Graham Kilmer

Barnes Urges Supporters To Keep Fighting for Change

Lt. Governor who lost US Senate race thanks supporters in speech at Sherman Phoenix.

By - Nov 9th, 2022 04:14 pm

Mandela Barnes ends senate campaign at Sherman Phoenix. Photo by Graham Kilmer.

Mandela Barnes ended his campaign for U.S. Senate Wednesday where it he began it, at the Sherman Phoenix in Milwaukee’s Sherman Park neighborhood surrounded by family and supporters.

Despite Barnes’ narrow loss to Republican Senator Ron Johnson, he and other top Wisconsin Democrats said his campaign was proof that coalition politics is the future of the party.

“We showed the progress that we can make when we build coalitions,” Barnes said. “When we reach across the aisle, when we reach across communities, and we think about the things that unite us rather than the things that divide us.”

Barnes thanked all his volunteers, supporters and campaign staff, and noted that the primary and general election were hard fought and that they were outspent by other campaigns every step of the way.

“I got into this race because I believe that the American dream that gave me the opportunity to stand here as lieutenant governor is a dream worth protecting and a dream worth fighting for.” Barnes said. “I believe in our working people, our family farmers, our children’s futures are absolutely worth fighting for.”

Barnes said he understood his supporters disappointment, adding, “I’m disappointed too, because we all deserve better. But more than that, I’m determined… This is not the time to tune out. It’s time for us to double down,” he said. “Show up like you’ve never shown up before, to make sure that Ron Johnson and every political leader knows they answer to every person in Wisconsin, not just the people they voted for.”

Barnes told supporters that he had spoken with Johnson. “And I told him the same thing that I’ve been saying all along, the thing I’ve been saying to each and every one of you since I started this campaign. I reminded him that every single person in this state deserves a chance to achieve their dreams.”

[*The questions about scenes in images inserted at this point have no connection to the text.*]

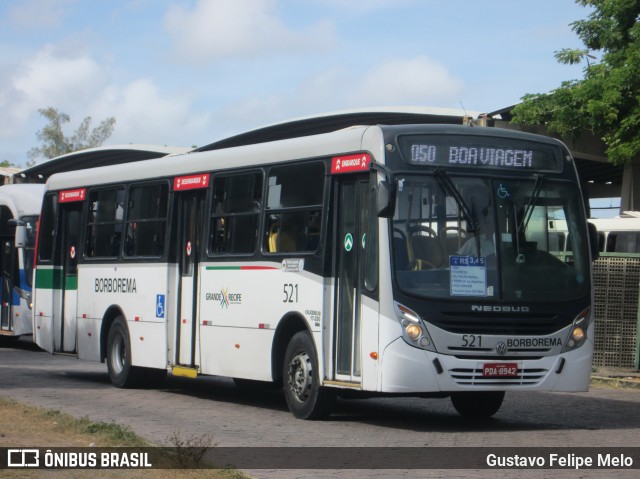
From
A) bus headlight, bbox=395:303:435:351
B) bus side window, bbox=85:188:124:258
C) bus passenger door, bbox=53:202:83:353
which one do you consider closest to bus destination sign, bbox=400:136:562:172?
bus headlight, bbox=395:303:435:351

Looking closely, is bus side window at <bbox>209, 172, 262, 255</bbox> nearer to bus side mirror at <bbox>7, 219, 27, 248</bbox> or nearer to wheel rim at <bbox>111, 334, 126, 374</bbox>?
wheel rim at <bbox>111, 334, 126, 374</bbox>

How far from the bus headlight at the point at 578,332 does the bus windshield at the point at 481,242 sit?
0.25m

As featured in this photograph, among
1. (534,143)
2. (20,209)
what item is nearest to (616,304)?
(534,143)

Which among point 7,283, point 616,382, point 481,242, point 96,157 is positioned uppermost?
point 96,157

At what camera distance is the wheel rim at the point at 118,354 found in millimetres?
19000

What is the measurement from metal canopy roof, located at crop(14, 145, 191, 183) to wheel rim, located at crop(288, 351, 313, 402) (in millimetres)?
23991

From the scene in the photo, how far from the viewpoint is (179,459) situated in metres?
9.47

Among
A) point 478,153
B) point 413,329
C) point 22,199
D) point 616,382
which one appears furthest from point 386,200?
point 22,199

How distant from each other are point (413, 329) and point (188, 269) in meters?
5.34

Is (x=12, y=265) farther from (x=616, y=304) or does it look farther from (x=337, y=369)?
(x=337, y=369)

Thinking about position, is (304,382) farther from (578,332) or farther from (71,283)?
(71,283)

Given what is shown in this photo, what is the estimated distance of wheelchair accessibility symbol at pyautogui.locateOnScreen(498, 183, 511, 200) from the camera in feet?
44.3

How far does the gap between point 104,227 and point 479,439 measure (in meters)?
8.98

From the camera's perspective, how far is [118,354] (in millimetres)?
19062
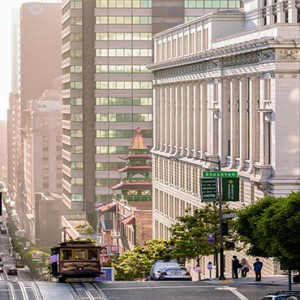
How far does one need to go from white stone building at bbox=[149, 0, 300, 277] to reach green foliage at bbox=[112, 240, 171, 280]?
16.1 feet

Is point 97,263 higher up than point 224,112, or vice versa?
point 224,112

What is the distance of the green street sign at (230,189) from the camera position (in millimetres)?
83312

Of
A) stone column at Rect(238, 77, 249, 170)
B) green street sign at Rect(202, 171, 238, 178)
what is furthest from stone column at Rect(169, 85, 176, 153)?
green street sign at Rect(202, 171, 238, 178)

The last thing Barnes said to his supporters was, “I can honestly say that we fought the good fight. I’ve run my race and I kept the faith, and I want to thank you for having faith in me. I want to thank you all for this opportunity. Now let’s all move forward together.”

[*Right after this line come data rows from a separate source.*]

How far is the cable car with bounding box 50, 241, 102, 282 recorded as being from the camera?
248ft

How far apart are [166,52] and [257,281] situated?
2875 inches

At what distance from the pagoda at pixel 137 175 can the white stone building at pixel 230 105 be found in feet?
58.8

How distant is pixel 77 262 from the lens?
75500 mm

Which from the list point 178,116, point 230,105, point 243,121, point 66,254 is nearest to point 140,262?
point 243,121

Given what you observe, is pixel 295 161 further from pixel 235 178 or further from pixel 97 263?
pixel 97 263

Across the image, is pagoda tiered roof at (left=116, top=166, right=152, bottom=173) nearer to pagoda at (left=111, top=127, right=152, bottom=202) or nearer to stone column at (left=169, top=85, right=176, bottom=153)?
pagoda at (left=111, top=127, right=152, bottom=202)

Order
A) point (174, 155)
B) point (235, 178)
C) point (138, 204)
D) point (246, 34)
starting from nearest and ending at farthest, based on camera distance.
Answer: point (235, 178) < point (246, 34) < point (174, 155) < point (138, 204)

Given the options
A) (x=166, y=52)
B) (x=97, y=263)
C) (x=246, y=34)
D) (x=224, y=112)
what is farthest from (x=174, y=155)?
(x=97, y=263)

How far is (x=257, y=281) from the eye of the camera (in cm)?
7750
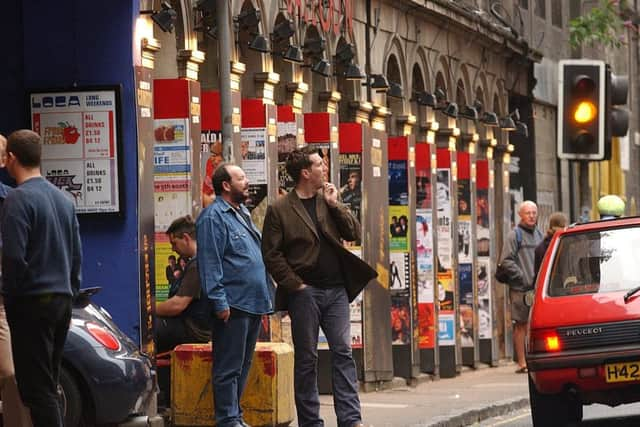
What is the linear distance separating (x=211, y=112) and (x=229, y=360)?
14.8 feet

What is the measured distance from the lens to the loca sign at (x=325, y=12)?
72.1 feet

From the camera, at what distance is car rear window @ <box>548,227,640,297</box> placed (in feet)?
Answer: 50.8

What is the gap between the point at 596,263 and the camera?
51.6 ft

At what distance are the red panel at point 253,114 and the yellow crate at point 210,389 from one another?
4.13 m

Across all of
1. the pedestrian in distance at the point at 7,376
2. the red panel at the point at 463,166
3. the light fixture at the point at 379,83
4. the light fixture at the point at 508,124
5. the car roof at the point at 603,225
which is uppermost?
the light fixture at the point at 379,83

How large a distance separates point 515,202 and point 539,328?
19565 mm

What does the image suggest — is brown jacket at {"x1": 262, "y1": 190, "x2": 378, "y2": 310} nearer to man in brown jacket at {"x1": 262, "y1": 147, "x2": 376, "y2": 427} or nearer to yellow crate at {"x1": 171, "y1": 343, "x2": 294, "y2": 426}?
man in brown jacket at {"x1": 262, "y1": 147, "x2": 376, "y2": 427}

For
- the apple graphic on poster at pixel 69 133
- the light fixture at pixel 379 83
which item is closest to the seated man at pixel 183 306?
the apple graphic on poster at pixel 69 133

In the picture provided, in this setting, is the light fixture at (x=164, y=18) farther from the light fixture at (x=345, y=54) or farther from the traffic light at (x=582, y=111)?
the light fixture at (x=345, y=54)

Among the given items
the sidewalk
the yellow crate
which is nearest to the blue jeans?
the yellow crate

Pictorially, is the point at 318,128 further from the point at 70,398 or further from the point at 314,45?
the point at 70,398

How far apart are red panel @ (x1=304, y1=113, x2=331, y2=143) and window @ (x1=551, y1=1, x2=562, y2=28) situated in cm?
1753

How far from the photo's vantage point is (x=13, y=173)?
38.3 ft

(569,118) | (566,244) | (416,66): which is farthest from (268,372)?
(416,66)
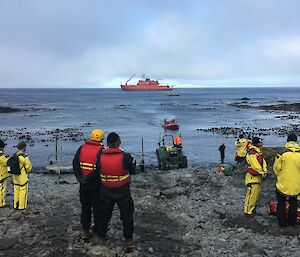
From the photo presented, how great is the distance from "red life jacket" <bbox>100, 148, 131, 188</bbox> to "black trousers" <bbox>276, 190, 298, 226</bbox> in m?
3.66

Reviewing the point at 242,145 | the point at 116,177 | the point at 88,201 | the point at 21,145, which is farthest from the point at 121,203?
the point at 242,145

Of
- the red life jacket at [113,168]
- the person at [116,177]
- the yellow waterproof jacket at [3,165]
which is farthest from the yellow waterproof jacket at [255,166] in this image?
the yellow waterproof jacket at [3,165]

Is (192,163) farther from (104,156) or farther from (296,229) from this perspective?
(104,156)

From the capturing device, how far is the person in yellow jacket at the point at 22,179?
31.2 feet

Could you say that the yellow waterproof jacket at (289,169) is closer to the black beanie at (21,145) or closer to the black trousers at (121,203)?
the black trousers at (121,203)

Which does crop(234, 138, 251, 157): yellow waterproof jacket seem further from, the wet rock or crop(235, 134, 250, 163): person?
the wet rock

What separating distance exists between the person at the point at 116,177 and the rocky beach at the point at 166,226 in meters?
0.85

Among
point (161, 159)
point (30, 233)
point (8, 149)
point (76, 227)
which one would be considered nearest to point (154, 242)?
point (76, 227)

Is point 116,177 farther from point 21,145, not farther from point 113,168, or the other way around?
point 21,145

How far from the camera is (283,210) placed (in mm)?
8141

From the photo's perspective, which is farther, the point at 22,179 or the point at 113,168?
the point at 22,179

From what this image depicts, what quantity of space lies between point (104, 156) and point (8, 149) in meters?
23.0

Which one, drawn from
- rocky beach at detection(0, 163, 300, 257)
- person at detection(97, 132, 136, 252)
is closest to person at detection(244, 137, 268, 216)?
rocky beach at detection(0, 163, 300, 257)

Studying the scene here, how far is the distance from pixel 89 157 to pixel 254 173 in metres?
4.10
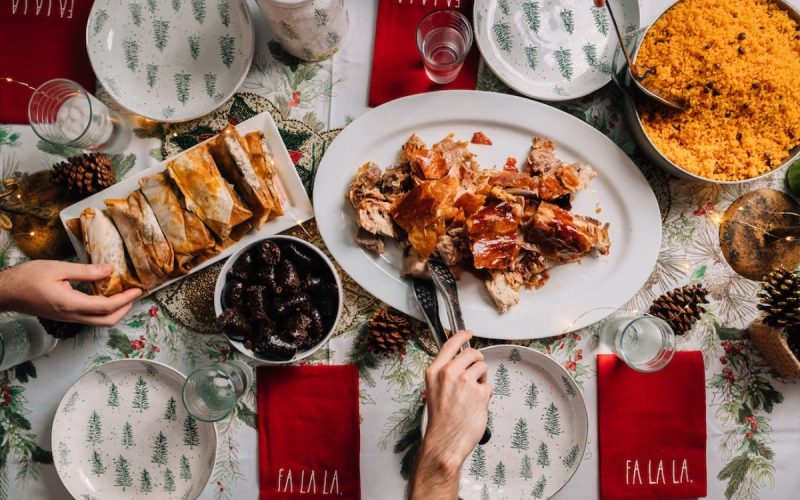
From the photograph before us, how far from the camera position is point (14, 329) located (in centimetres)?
157

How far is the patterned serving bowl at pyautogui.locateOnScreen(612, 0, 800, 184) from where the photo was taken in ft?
4.96

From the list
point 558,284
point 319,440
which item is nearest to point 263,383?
point 319,440

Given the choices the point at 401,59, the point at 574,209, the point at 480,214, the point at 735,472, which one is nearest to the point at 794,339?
the point at 735,472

Party Chair Assesses Post-Midterm Landscape

Ben Wikler, chair of the Wisconsin Democratic Party, said that Democrats performed well in Wisconsin Tuesday with Gov. Tony Evers winning re-election and state assembly candidates blocking a Republican supermajority there. He said the Barnes campaign defied every poll and expectation in the U.S Senate race, having lost by such a narrow margin.

Wikler pointed to the massive spending on attack ads by third-party groups and said, “They flooded our state with some of the most vicious, divisive ads that our state has ever seen, and we’ve seen a lot.”

Asked by a reporter how much of a factor he thought race and racism were, Wikler said, “Ron Johnson’s campaign, and his leader and allies sought to divide Wisconsinites by race, and to provoke fear… and the level of intensity was appalling, calling Mandela Barnes different and dangerous.”

Wikler said Wisconsin will remain a “tipping-point-state” in the 2024 presidential election, that will also see Sen. Tammy Baldwin up for re-election.  Pointing to Barnes’ narrow loss as a harbinger of future victory, he said, “The fact that Mandela Barnes, in the face of a withering assault, was able to energize and turn out voters in every corner of the state says it’s a state where we can win.”

With spring elections just five months away, Wikler said, “The first and most important thing is that we don’t pack it up and go home. We keep on organizing every day.”